>> start Passage shown

As far as I understand, today the only way to link foreign interfaces into your Roc program is by doing so through a Host. And, any interface exposed by a Host has to be an Effect. Would Roc be interested in/already have plans for more general FFI bindings, so that e.g. even libraries can link to foreign interfaces?
The motivation here is that there is a plethora of high-quality software for general use (e.g. BLAS/LAPACK for numerical math) that would be great for reuse in Roc (e.g. in a machine learning kernel). Unlike hosts, foreign interfaces like BLAS/LAPACK aren't meant to be entry points to execute code, they just happen to be robust and battle-tested libraries.
In my mind there are two issues with permitting FFI bindings that conflict with Roc's goals:
I don't know how to get around these issues other than to (1) trust people will do the right thing or (2) only permit FFI for libraries that have undergone some centralized Roc-community auditing process. I don't really like the latter one because it's unclear what the community will look like in 1, 2, 5, etc. years. In any case I think that more general FFI would be a good idea; does anyone have thoughts?
It would take quite a bit of design and implementation work, but I think we could technically enable libraries to depend on ffi only via effects. Essentially the same way we do it with platforms, but they would link to a static library instead of a full binary.
Though in the case of numeric libraries like blas, that may make interfacing with them a big pain. Everything call to them would have to be an effect/task.
Yeah I feel like wrapping it in an effect is suboptimal, both in terms of ergonomics and performance
Maybe that just means we need to focus on tooling and auditing. Being able to say, "this library calls into 8 ffi methods. You only potentially call into 3 of them. Here they are so you can double check they don't break pure functional guarantees". Kinda like how unsafe sticks out in rust.
Would it be possible to use wasm for such cases?
I'm not sure I follow. What are you suggesting?
Compile the lib you want to use to wasm.
And then compile it to native as part of the compilation process. (e.g. wasmer also uses llvm to do that afaik)

>> end Passage shown
>> start Rows

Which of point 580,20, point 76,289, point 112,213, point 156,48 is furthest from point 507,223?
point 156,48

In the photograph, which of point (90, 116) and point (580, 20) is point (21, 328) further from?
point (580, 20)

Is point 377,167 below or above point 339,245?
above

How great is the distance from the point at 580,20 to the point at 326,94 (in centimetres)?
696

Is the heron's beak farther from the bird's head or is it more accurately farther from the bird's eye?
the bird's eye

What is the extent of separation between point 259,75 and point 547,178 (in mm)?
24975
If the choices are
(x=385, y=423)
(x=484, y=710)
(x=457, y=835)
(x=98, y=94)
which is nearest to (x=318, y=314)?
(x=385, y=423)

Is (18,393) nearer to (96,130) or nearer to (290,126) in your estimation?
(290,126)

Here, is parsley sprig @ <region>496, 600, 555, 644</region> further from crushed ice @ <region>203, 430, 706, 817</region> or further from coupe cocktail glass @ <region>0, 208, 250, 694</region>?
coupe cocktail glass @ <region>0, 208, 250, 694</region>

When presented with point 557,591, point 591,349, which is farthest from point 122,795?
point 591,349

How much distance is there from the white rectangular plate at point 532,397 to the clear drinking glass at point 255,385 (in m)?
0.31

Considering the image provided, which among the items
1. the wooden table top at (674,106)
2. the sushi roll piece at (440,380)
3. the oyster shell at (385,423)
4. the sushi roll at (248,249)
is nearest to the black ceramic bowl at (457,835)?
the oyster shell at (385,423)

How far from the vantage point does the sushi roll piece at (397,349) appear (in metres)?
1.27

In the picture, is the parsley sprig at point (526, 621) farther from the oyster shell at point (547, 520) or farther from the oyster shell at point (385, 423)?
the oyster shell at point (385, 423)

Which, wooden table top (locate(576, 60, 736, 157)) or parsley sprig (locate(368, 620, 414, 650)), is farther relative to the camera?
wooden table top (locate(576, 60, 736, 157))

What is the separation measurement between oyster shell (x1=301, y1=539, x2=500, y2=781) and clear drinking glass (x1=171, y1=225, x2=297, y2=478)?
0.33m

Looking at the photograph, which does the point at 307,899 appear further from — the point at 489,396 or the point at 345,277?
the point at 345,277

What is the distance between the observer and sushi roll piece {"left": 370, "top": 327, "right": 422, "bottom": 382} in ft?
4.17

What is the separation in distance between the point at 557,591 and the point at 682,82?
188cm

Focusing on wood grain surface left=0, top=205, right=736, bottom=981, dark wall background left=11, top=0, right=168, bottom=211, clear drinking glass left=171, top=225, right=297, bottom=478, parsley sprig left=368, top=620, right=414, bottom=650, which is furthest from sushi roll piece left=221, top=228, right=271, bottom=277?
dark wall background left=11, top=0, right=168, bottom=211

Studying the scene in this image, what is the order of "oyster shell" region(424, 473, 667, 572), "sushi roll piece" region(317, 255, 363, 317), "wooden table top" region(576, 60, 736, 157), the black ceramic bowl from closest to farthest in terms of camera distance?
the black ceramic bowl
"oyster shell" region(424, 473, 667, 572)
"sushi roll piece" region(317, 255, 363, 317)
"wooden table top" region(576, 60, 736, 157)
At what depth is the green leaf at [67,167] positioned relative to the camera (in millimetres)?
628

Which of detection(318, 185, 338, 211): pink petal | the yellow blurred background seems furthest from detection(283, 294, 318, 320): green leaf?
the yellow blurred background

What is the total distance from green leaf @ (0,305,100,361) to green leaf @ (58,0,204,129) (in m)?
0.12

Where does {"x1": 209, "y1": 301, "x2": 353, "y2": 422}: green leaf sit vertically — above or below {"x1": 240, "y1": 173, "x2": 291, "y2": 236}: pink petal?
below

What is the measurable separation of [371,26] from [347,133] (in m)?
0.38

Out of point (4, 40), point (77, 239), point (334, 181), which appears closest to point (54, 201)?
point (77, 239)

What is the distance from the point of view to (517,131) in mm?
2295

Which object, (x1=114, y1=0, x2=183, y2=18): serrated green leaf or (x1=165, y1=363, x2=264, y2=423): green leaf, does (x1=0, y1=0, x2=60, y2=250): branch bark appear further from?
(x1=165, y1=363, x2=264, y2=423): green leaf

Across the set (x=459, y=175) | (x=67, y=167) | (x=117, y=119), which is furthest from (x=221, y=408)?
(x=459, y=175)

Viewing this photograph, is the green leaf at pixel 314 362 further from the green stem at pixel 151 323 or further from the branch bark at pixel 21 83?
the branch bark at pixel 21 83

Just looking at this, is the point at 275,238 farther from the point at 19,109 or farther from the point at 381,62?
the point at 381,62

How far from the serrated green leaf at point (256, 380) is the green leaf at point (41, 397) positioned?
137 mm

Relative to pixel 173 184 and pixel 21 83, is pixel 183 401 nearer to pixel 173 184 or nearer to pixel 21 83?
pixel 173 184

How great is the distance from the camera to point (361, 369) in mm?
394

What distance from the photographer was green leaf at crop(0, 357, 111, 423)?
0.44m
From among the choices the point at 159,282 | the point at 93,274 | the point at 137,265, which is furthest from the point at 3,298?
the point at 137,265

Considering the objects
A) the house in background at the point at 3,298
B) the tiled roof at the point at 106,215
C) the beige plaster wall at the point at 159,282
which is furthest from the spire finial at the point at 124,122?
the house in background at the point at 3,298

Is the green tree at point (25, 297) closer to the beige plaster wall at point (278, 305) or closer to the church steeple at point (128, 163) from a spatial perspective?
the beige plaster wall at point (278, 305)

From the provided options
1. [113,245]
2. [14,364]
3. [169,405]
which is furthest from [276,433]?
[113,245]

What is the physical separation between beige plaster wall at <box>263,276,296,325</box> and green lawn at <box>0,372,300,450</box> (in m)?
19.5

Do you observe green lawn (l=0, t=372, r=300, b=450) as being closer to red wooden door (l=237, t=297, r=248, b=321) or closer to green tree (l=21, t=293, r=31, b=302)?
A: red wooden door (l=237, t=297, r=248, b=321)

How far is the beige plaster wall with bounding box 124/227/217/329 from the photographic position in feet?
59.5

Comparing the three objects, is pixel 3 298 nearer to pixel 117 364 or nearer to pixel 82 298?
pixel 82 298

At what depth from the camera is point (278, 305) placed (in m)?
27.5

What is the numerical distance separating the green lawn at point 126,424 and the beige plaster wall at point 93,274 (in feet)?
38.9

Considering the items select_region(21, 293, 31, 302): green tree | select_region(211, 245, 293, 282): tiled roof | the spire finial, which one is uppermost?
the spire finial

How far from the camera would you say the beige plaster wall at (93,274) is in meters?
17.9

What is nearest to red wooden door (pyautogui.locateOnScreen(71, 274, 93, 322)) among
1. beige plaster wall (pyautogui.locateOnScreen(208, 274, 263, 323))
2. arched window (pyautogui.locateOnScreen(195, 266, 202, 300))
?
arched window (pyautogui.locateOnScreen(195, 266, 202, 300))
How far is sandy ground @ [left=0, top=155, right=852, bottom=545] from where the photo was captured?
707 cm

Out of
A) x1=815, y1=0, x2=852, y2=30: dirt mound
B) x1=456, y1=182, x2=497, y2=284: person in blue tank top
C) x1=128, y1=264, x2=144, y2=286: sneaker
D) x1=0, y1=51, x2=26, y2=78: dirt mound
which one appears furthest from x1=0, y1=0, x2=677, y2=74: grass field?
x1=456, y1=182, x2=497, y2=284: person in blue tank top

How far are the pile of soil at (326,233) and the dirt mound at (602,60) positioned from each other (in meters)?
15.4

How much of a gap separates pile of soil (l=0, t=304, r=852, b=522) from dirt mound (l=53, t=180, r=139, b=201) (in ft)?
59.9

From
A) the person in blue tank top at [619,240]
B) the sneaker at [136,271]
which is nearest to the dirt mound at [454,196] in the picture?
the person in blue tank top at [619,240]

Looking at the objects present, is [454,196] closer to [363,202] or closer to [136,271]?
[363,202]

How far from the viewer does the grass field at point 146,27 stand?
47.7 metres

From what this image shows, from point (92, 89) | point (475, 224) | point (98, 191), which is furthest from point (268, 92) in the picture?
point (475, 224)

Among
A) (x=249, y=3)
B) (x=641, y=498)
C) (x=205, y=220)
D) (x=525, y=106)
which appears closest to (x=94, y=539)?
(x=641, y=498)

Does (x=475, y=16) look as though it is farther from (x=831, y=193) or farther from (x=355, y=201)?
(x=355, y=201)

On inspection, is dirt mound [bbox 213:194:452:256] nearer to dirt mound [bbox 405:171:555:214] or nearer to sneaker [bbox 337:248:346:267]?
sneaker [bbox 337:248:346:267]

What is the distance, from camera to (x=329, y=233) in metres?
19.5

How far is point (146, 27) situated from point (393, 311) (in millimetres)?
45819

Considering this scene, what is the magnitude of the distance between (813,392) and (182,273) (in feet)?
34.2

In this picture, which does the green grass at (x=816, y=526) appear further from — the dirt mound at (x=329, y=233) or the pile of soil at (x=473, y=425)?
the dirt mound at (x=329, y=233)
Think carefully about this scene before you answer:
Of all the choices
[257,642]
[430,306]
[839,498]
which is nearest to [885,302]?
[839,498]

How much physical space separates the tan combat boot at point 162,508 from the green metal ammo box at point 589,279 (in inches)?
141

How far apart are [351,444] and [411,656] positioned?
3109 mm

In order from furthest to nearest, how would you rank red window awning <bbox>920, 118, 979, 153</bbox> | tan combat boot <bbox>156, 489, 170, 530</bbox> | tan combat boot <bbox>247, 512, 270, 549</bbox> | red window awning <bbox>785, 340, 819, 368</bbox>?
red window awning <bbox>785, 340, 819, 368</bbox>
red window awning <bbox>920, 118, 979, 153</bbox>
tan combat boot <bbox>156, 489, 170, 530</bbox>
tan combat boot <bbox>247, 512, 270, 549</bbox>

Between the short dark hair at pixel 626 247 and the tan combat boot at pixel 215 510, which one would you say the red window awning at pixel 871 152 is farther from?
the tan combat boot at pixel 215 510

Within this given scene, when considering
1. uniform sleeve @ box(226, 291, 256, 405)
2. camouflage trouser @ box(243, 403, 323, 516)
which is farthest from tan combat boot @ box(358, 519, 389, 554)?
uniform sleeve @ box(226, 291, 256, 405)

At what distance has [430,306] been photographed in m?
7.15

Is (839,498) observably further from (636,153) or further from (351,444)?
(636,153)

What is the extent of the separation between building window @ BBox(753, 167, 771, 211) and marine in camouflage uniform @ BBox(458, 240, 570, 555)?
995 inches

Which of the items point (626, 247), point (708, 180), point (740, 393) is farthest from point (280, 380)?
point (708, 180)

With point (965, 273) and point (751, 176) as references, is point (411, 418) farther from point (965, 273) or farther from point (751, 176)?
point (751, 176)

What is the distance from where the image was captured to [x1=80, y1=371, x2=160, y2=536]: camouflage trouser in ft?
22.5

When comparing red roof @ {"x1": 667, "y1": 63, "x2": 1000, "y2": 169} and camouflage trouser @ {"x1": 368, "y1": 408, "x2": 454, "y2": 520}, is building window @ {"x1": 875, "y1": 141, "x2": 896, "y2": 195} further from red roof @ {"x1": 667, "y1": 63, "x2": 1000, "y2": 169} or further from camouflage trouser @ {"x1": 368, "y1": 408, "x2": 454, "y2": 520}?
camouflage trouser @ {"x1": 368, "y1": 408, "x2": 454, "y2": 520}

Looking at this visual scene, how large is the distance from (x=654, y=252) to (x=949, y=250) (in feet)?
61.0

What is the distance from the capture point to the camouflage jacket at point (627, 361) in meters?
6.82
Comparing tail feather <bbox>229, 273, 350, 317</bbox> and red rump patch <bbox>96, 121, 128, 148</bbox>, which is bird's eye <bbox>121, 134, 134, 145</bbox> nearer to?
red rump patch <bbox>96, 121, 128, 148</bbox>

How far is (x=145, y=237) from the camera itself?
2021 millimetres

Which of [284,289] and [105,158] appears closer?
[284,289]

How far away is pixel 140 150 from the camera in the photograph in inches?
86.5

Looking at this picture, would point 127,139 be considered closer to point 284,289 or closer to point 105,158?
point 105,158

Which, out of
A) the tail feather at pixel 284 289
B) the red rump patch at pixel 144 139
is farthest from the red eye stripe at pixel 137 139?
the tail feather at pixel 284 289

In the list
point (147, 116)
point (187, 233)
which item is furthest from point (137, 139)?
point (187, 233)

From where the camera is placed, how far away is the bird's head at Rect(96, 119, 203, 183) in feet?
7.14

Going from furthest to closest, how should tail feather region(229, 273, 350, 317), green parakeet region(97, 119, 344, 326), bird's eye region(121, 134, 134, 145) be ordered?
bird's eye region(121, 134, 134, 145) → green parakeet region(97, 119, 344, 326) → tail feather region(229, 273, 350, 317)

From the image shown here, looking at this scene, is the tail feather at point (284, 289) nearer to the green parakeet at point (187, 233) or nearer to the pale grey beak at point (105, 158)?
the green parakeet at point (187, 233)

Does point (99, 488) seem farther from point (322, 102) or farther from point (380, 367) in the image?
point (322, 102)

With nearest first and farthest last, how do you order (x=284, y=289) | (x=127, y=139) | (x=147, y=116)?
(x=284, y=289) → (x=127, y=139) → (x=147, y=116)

>> end Rows

Problems and tasks ->
1) In the thread about foreign interfaces in Roc, what must any interface exposed by a Host be?
2) Carry on the thread about foreign interfaces in Roc, starting after its final post.

Final results ->
1) It has to be an Effect.

2)
i'm not so firm in wasm stuff, but if wasi is missing, wouldn't you be limited to pure functions?
this way you could trust that everything is pure without having to check everything.
but like i said, i'm not sure about that...
Yeah, that makes sense. It'd only be relevant in a wasm-runtime context though, and we probably don't want to bundle a WASM executor with such builds.
I guess you could use wasm2c or something and then recompile, but at that's likely to break for projects this would be worth doing for
Also to do this you'd need the original source code, which we likely have but is something to think about
In that case though, I guess you could not link libc, etc (or link a "pure" version) and see how far that gets you since that would limit the interfaces you have to access the outside world
If you're importing WASI into your .wasm bundle then there are no purity guarantees because any function could be calling any of those WASI system calls to do any side effect.
Oh right sorry you said if WASI is missing
without wasi, could there be mutation of values that the roc side could see?
I'd think so
It's still a different concept from functional purity though. The Wasm module has its own memory so it could store things and return a different value from the same function every time
for the same input
unlike pure functions
Brian Carroll said:
It's still a different concept from functional purity though. The Wasm module has its own memory so it could store things and return a different value from the same function every time
ah, you are right.
i was so focused on "limit the access to the file system/network/..., because e.g. editor might execute such a package on the fly" train of thought, that i totally forgot about memory.
because having access to arbitrary I/O breaks the guarantee that something is safe to run because the platform is safe (laid out e.g. in the "The Edges of Cutting-Edge Languages" talk.)
Ayaz Hafiz said:
Also to do this you'd need the original source code, which we likely have but is something to think about
The idea was to ship the already built wasm as part of the package. this way you wouldn't need the original source.
Sure, but that might not be possible for any external lib, for example some shared object last compiled 10 years ago
Im becoming more convinced that it's infeasible to guarantee purity from external interface. We might need to rely on trust like Haskell does, which is maybe okay? And the wasm idea is also a great heuristic/partial guarantee
I'm becoming more convinced that it's infeasible to guarantee purity from external interface
yeah I know someone who worked on a project that tried to do this, and ended up concluding it was impossible :big_smile:
that said, given how fast Roc can be at runtime, I think a promising direction is to use a similar strategy to generate Roc code from other languages
e.g. for a pure function, you could probably write a Rust -> Roc converter, or maybe even a wasm -> Roc converter
and as long as it actually was pure, it would be translatable
at that point, you'd have Roc code which would fit naturally into the whole ecosystem, there'd be no UB, surprise type mismatches or side effects, etc.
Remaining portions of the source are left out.